Когда Мапа вернулась, отец Василий уже рассуждал о еврейском вопросе, о том, что в его родной Греции живут без этих выкрутасов, и обещал познакомить Антошу с каким-то уездным архиереем, большим подвижником. При этом отец Василий перевирал все ударения и чуть гундосил. Проповедовал.
– Отец Василий, вам с сахаром?
Мапа спрашивала его уже третий раз, но старик то ли был глуховат, то ли и впрямь так увлекся разговором с Антошей. Абрамова теперь совершенно успокоилась. Богатство, которое угадала в ней Мапа, видимо, уберегло ее от еврейского вопроса. Чертами оседлости, куда едва не выслали Левитана, она не интересовалась.
Арсений, кашлянув, протянул Мапе записку: «Работаю. Не приду. Бунин».
Еще не легче. Мапа надеялась, что в обществе двух блестящих мужчин эта Абрамова раскроется, а в итоге пригласила девчонку в «святейший синод». Антоша тоже хорош: посерьезнел, подпер щеку.
– Софья Федоровна, так что у вас там в художественном театре? – спросила Мапа и кивнула Софочке: мол, ваш выход. – У нас тут такая скука: ни выставок, ни премьер.
– Зимой будет «Дядя Ваня», – подхватила актриса.
– Дайте угадаю: вы Елена Андреевна?
Софочка опустила глаза. Молодец! Ресницы у нее были темные, свои, не наклеенные.
– Отец Василий, – обратился Антоша к батюшке. – Вот на кого похожа Софья Федоровна?
Старик важно отставил чашку, отложил надкушенный пряник, утер усы.
– На голубя. Как это по-вашему? Бэлая голубка. Вот.
Антоша послал Мапе взгляд, словно телеграмму: «Съела?».
– О! У вас «Смит и Вегенер», – нашлась Софочка. – Хороший инструмент, я точно на таком училась. Можно?
Откинув крышку, Софочка заиграла что-то веселое. Антоша под столом постукивал туфлей, отец Василий, под шумок утянувший к себе варенье, едва не проглотил осу. Обозлившись, оса еще долго кружила над батюшкой. Но не жалила. Мапе подумалось: а что же вторая? Не справилась, захлебнулась? Под музыку она придвинулась к Антоше, зашипела ему на ухо:
– Но ведь Алексеев просил телеграфировать со дня на день, пора репетировать с Еленой. Вторая актриса болеет. Кого ты ждешь?
Антоша будто не слышал.
– Софья Федоровна, быть вам Ириной! – сказал он. – Первая сцена с вами будет именинная. Белое платье, офицеры, подарки, пирог. Хотите?

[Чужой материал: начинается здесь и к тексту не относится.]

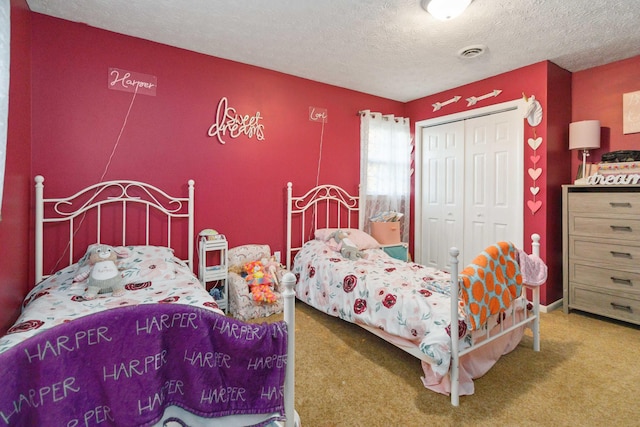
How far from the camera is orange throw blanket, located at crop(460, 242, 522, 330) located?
1763 millimetres

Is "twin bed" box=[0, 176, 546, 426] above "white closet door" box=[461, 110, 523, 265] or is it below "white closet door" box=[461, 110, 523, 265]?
below

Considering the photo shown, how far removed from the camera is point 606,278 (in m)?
2.85

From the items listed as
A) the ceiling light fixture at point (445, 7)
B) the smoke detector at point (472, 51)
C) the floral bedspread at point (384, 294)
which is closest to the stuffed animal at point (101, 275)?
the floral bedspread at point (384, 294)

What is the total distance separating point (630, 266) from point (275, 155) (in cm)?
334

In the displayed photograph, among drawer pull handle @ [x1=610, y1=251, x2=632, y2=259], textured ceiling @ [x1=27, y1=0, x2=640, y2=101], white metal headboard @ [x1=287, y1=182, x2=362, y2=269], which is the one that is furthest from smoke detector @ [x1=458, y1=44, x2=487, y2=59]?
drawer pull handle @ [x1=610, y1=251, x2=632, y2=259]

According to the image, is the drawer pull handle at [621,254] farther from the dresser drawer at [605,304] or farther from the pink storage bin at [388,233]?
the pink storage bin at [388,233]

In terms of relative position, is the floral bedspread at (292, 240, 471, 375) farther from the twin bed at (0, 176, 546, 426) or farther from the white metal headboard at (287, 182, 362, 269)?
the white metal headboard at (287, 182, 362, 269)

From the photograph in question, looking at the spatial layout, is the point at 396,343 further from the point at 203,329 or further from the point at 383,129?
the point at 383,129

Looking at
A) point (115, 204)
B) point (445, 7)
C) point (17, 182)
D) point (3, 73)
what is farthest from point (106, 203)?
point (445, 7)

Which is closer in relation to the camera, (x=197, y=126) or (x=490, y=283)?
(x=490, y=283)

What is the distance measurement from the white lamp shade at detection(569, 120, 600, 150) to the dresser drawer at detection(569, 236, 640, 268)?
90 cm

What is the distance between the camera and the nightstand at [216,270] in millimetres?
2846

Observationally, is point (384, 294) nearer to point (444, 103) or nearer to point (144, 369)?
point (144, 369)

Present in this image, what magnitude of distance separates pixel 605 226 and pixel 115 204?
4187mm
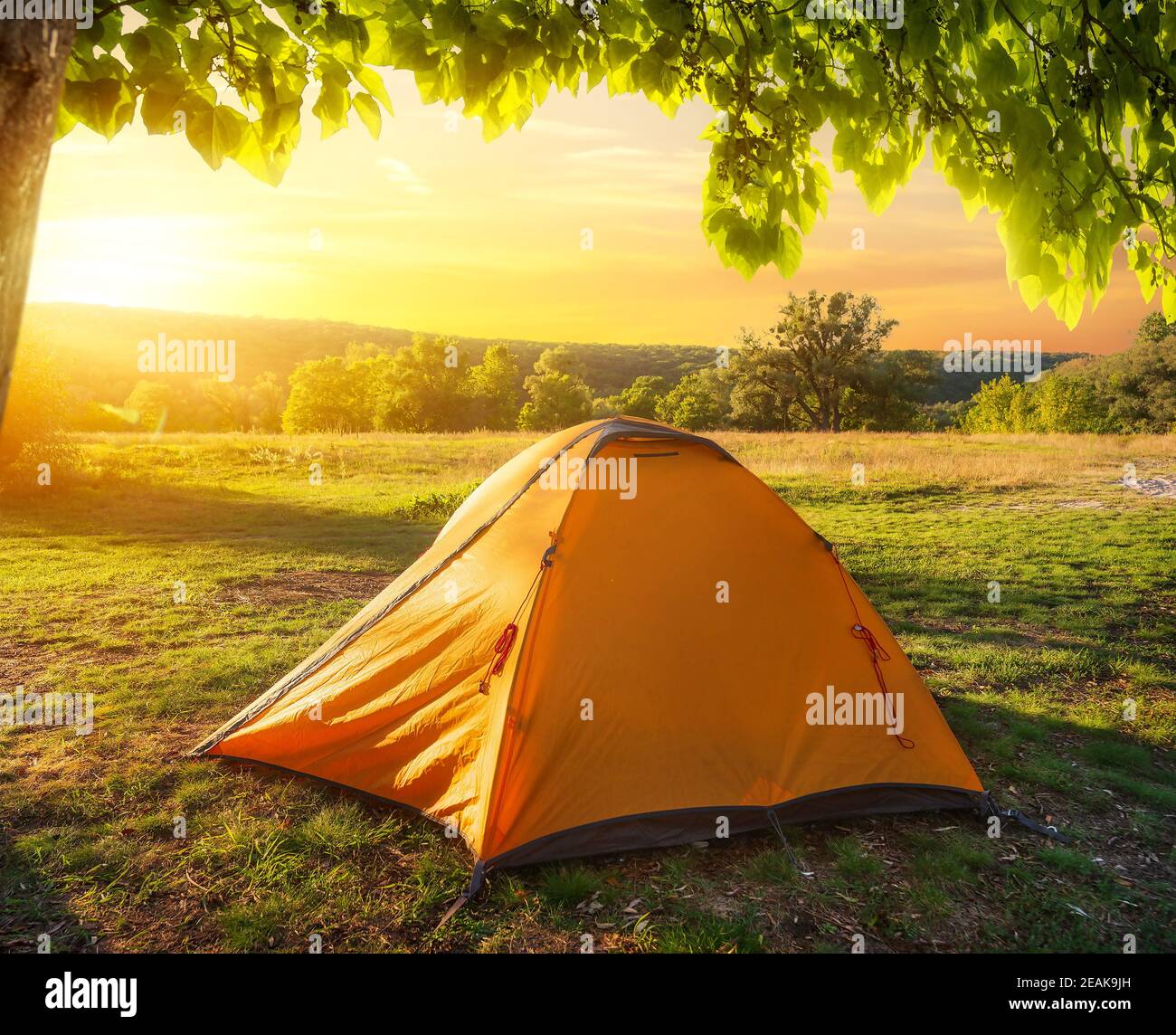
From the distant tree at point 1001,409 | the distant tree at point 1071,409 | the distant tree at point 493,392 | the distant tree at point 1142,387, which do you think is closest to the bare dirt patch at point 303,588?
the distant tree at point 493,392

– Еще бы! – отозвалась Софочка, не обернувшись от клавиш.
Играла она и впрямь блестяще.
Только
руки, пожалуй, крупноваты. Вот так, без перчаток, – заметно.Вообще, Антоша прав. Она пока жеребенок.
– Так кто же Елена?
Мапа спросила прямо, громко: мигрень уже теснила левый висок. Софочка бросила игру, обернулась на стульчике. Отец Василий, закемаривший, встрепенулся.
Антоша перевел взгляд на священника:
– Батюшка, так где, говорите, мощи великомученика Федора Тирона?
– В Венэции.
По Аутке вихрем носилась пыль.
Повозка с обоями, выехавшая вчера из Севастополя, перевернулась за два участка от чеховского дома. Мапа с Арсением, что костерил татар на чем свет стоит, по рулону перетаскивали обои в сад.

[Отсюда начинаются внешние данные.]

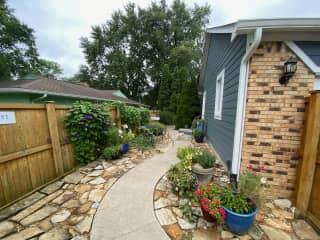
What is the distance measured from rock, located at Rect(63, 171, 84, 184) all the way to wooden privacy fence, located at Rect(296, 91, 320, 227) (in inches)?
157

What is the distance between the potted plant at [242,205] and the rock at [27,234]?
7.89 ft

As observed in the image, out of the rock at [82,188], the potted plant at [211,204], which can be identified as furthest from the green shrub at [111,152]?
the potted plant at [211,204]

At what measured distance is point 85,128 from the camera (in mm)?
3463

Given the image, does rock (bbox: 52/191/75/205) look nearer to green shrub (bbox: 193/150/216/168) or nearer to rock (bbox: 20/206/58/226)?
rock (bbox: 20/206/58/226)

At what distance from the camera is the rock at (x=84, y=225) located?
179 centimetres

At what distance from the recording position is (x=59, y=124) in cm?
324

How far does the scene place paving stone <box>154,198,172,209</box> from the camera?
2239mm

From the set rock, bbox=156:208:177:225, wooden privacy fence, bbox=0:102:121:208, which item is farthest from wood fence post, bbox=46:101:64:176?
rock, bbox=156:208:177:225

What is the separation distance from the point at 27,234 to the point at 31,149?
1.44 metres

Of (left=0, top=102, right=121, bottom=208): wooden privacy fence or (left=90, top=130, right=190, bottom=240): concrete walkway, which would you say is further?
(left=0, top=102, right=121, bottom=208): wooden privacy fence

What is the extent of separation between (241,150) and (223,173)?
3.02 feet

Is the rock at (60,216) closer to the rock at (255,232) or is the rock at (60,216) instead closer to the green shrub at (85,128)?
the green shrub at (85,128)

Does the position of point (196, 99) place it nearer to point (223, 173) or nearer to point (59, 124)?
point (223, 173)

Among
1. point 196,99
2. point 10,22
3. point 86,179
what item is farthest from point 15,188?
point 10,22
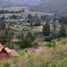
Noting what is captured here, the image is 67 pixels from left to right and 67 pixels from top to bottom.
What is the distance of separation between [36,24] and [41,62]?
60706 mm

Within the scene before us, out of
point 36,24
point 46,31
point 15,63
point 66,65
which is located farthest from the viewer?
point 36,24

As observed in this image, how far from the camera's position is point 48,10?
12406cm

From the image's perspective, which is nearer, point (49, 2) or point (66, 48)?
point (66, 48)

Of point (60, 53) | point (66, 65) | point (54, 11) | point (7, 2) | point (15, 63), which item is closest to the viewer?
point (66, 65)

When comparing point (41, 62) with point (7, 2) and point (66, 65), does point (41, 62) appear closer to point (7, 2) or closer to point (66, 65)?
point (66, 65)

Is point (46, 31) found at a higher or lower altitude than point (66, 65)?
lower

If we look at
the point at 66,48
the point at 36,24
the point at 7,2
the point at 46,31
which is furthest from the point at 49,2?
the point at 66,48

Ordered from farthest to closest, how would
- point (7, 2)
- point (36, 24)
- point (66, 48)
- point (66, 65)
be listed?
point (7, 2)
point (36, 24)
point (66, 48)
point (66, 65)

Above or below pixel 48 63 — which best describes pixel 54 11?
below

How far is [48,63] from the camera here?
307 inches

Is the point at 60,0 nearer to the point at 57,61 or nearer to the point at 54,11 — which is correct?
the point at 54,11

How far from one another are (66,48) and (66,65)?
6.82 ft

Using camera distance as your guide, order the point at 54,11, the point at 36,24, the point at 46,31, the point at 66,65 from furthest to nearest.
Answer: the point at 54,11
the point at 36,24
the point at 46,31
the point at 66,65

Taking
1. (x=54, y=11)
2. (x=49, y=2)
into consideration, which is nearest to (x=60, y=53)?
(x=54, y=11)
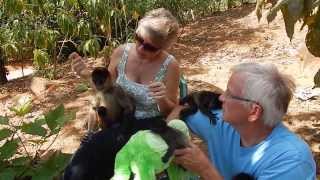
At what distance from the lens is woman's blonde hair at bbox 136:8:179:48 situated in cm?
244

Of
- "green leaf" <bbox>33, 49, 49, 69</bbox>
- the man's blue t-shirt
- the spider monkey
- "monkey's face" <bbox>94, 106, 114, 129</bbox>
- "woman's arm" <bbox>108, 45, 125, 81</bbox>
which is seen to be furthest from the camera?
"green leaf" <bbox>33, 49, 49, 69</bbox>

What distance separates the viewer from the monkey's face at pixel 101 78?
9.66 ft

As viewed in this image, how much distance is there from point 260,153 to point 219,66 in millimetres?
4970

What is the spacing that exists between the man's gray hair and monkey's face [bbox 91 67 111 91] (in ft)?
4.12

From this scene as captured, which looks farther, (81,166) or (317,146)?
(317,146)

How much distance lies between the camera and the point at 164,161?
5.53 feet

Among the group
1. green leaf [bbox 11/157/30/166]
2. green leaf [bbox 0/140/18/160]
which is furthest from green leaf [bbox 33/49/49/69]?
green leaf [bbox 0/140/18/160]

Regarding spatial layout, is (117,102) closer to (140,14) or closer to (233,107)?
(233,107)

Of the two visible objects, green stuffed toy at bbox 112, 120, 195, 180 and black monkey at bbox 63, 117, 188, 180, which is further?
black monkey at bbox 63, 117, 188, 180

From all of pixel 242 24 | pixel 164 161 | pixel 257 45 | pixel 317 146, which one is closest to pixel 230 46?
pixel 257 45

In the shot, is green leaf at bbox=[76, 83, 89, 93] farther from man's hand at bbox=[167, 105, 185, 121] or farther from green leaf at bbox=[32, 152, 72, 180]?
man's hand at bbox=[167, 105, 185, 121]

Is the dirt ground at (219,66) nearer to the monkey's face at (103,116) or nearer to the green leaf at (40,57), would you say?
the green leaf at (40,57)

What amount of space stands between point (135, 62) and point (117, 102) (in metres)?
0.50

Чехов, стоя на садовой дорожке, у захиревшей за две ночи груши, набросал в записной книжке:
«Любовь – остаток чего-то громадного, или часть того, что станет громадиной в будущем, а в настоящем она…»
– Антоша, ты как себя чувствуешь? – окликнула его Мапа.
Она стояла, обхватив руками рулон, обернутый в папиросную бумагу, рваную, точно воробьями поклеванную:
– Если не работаешь, поезжай в порт, встречай, пожалуйста, мамашу.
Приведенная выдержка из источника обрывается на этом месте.